Voraz explosión de luz enceguecedora…

Y después, la nada.

Algo había pasado…

¿Quién es esa tercera figura, aparecida en medio de la colisión? ¿Silueta de un pasado distante, viejos temores enterrados que renacían para abrazar de nuevo los corazones?

…Era él…

Quienes combatían segundos atrás habían salido despedidos por el impacto. La torre se colapsaba; tal era la potencia derramada por los feroces ataques. Cada ladrillo chillaba de dolor, indispuesto a mantenerse firme… Por un instante, cuando el tiempo dejó de ser, los tres personajes de esa noche macabra se quedaron suspendidos en el aire. El ángel, pues poseía alas. Y Thorius, quien le desafió en defensa de su locura, suspendido por otro ser de alas negras… De rostro joven, cabello castaño, y sonrisa triste.

Quien había sido sellado en el mítico Espejo de Eileen, por la protección de la realidad.

Aquel que podría haber aspirado al trono de Dios.



Demian.

El ángel no había podido cumplir su tarea, aún cuando de ello dependía la vida. Sabía el castigo… De modo que, con los últimos resabios de fuerza que le quedaban, empuñó de nuevo la lanza…

Un grito desgarrador rompió el aire. Y la callada hoja anidó en el pecho de la nívea criatura. Bebiendo de su maná vital, secándole por dentro…

La última estocada desesperada había sido dirigida al negro dios. Tratando de prevenir la catástrofe ahora inminente, cuando el poder oscuro intentara de nuevo hacerse con el control de la vida. Pero con un gesto, Demian había desviado la trayectoria de la hoja, y volteado contra su atacante celestial. La ironía suprema: el arma nacida de nubes y esperanzas, destruyendo al último sello de la locura.

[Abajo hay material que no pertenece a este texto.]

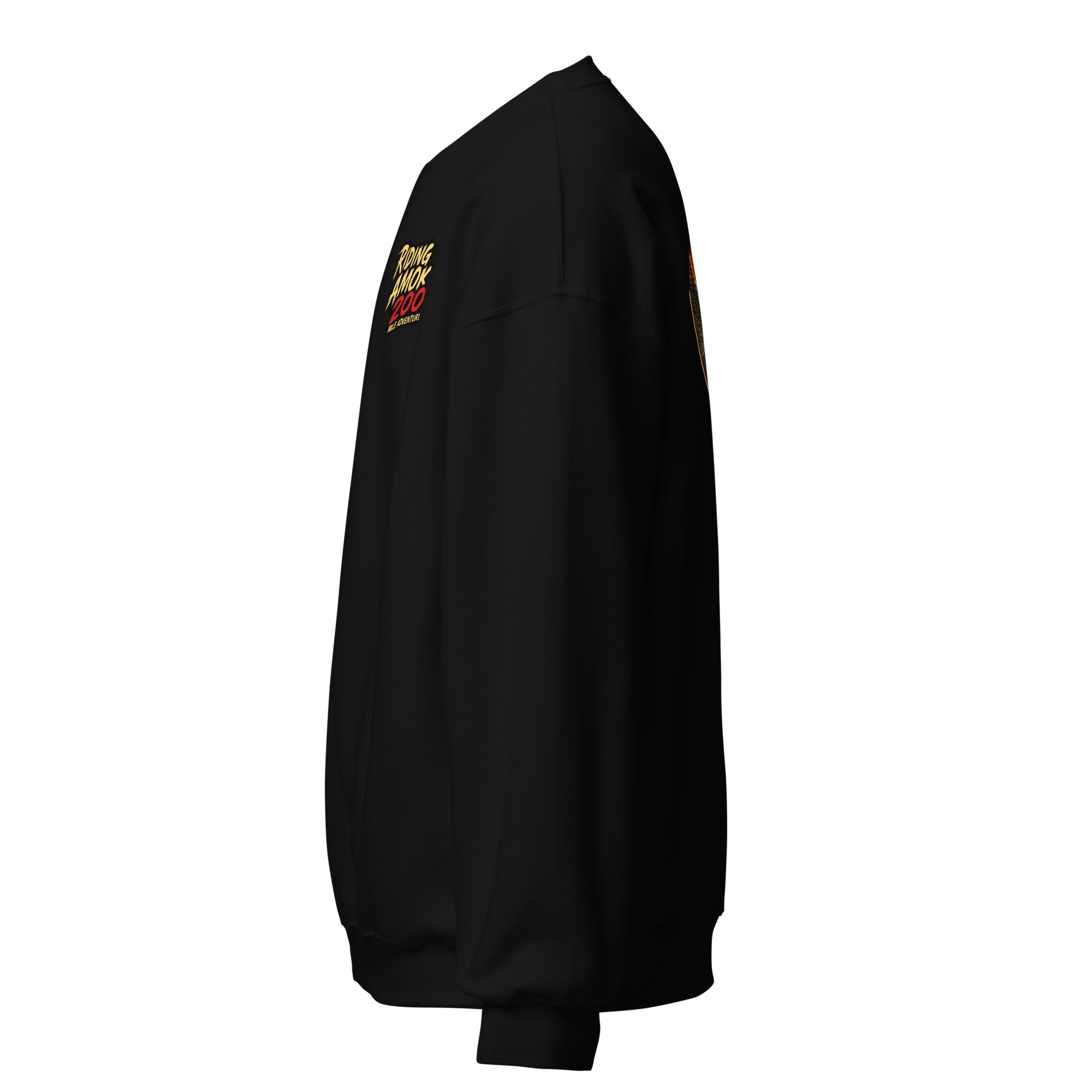 Dragon 200 Unisex Sweatshirt - Image 25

En el aire se desvaneció la última luz que protegía el secreto. Y Angelus, inerte, sin la fuerza de la esperanza, cayó al vacío.

Flotando aún en la noche desfalleciente, miró a su fiel sirviente, quien había dado su poder y fuerza para despertarle. Y una carcajada brotó de su boca, al tiempo que los ojos muertos le miraban con renovada alegría.

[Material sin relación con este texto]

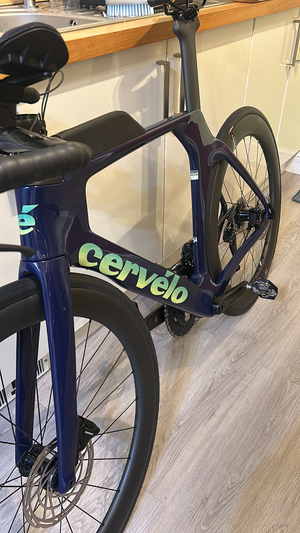 Cervelo p series di2 ultegra 2025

- Thorius… Me has servido bien. Has cumplido mi mandato con singular denuedo. Realmente estoy complacido contigo…

- Amo mío… Sólo deseaba ver el nacimiento de la nueva… *Coff*… Era… *Augh*

- …

- Dígame… Mi señor… ¿Qué más he de hacer, cómo he…? ¡Argh! ¿Cómo he de ganarme la recompensa…? De… Deseo verles…

- …Estúpido mortal. Ellas no existen ya. Pero… Me has sido útil… Y lo serás por siempre… - Dichas estas palabras, tomó la espada que colgaba del brazo inerte, Limnia Omins, el aguijón de transparente cristal. – ¡El último sacrificio que pediré a tu alma, será su eterno servicio!

Con un solo impulso, encajó aquella hoja sagrada en la frente del rey caído. El espíritu fluyó por el arma, llenándola de vida y dándole una nueva forma… El filo se tergiversó en caóticas formas, tomando matices nuevos de locura forjados con el alma de Thorius.

- Mi más preciada arma… Daemon.

Había comenzado, una vez más, la Era de las Verdades Siniestras.